The head of the United Nations has challenged world leaders to choose a future where the rule of law triumphs over raw power and where nations come together rather than scramble for self-interests.
Secretary-general Antonio Guterres said the UN’s founders faced the same questions 80 years ago, but he told today’s world leaders at the opening of their annual gathering at the General Assembly that the choice of peace or war, law or lawlessness, co-operation or conflict, is “more urgent, more intertwined, more unforgiving”.
“We have entered in an age of reckless disruption and relentless human suffering,” he said in his annual state of the world speech.
“The pillars of peace and progress are buckling under the weight of impunity, inequality and indifference.”
Mr Guterres said the leaders’ first obligation is to choose peace, and without naming any countries he urged all parties – including those in the assembly chamber – to stop supporting Sudan’s warring parties.
He also did not name Israel but used his strongest words against its actions in Gaza, saying the scale of death and destruction are the worst in his nearly nine years as secretary-general, and that “nothing can justify the collective punishment of the Palestinian people.”
While Mr Guterres has repeatedly said only a court can determine whether Israel has committed genocide in Gaza, he referred to the case South Africa brought to the UN’s highest court under the genocide convention by name – and stressed its legally binding provisional measures, first and foremost to protect Palestinian civilians.
Since the International Court of Justice issued that ruling in January 2024, Mr Guterres said, killings have intensified, and famine has been declared in parts of Gaza. He said the court’s measures “must be implemented – fully and immediately”.
The UN is also facing financial cuts as the US and some other nations pulled back funding or have yet to pay their dues. Mr Guterres said aid cuts are “wreaking havoc”, calling them “a death sentence for many”.
US President Donald Trump, in one of the gathering’s most closely watched speeches, said he felt the UN has “tremendous potential” but is not coming close to fulfilling it.
“For the most part, all they seem to do is write a really strongly worded letter,” and not follow up, he said as he portrayed the UN as an ineffectual institution, from its policies to even its escalators. One of them had stopped unexpectedly as he and first lady Melania Trump were using it on the way to the Assembly hall.

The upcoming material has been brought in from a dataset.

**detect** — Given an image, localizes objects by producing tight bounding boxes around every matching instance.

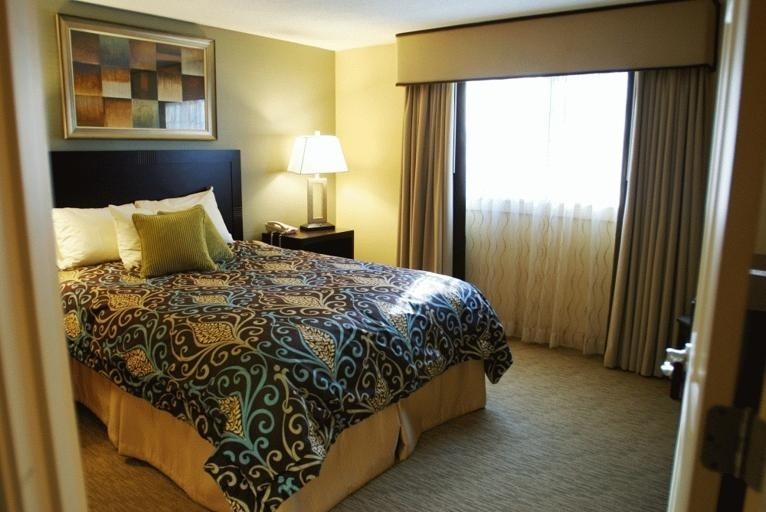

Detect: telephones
[265,221,299,235]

The US president’s “America First” credo has always been a tricky fit with the UN’s commitment to global-scale shared decision-making.
Returning to the Assembly rostrum five years after he last addressed the gathering by video during the coronavirus pandemic, Mr Trump also touted his own foreign policy moves and told his peers that “your countries are going to hell” because of “uncontrolled migration”.
He also highlighted his administration’s efforts to end conflicts, including between Israel and Iran, India and Pakistan, Egypt and Sudan, and Armenia and Azerbaijan.
“It’s too bad that I had to do these things instead of the United Nations doing them,” Mr Trump said. “Sadly, in all cases, the United Nations did not even try to help in any of them.”
The General Assembly’s big week of meetings began on Monday with events including a conference on the Israeli-Palestinian conflict.
Tuesday kicked off the “general debate” – in which presidents, prime ministers, monarchs and cabinet members give their annual take on the state of the world and their own nations.
Brazilian President Luiz Inacio Lula da Silva, speaking first, under a long-time tradition dating to when Brazil was the only nation that volunteered to lead off — worried aloud that the UN’s authority was waning.
“We are witnessing the consolidation of an international order blocked by repeated concessions to power play,” he said.
While the debate’s theme is Better Together, observers can expect a rundown of ways in which the world is falling apart.
Born on the rubble of the Second World War to bring nations together to solve problems they could not tackle alone, the UN is seeing its principles “under assault as never before”, Mr Guterres said.
Gaza already has seized attention at the General Assembly. Monday’s conference, co-chaired by France and Saudi Arabia, focused on garnering support for the long-standing idea of a two-state solution to the Israeli-Palestinian conflict.
The meeting ended with several countries, including France, Belgium, Luxembourg, Malta and Monaco, announcing or confirming their recognition of a Palestinian state, a day after the UK, Canada, Australia and Portugal did. Others, such as Germany, Italy and Japan, took part in the conference but did not recognise such a state. Around three-quarters of the UN’s 193 member countries now do.
Notably absent were Israel and the US They boycotted the event, saying the international push for a Palestinian state rewards Hamas, the militant group that still controls parts of Gaza, and makes it harder to reach a deal to halt the war and return the remaining hostages held in the enclave.
Almost all UN member nations have signed up to take their turn during the Assembly’s six-day-long speech-fest. The speakers’ list so far includes 89 heads of state, 43 heads of government, 10 people who are vice presidents or deputy prime ministers and 45 foreign ministers and other ministerial-level officials.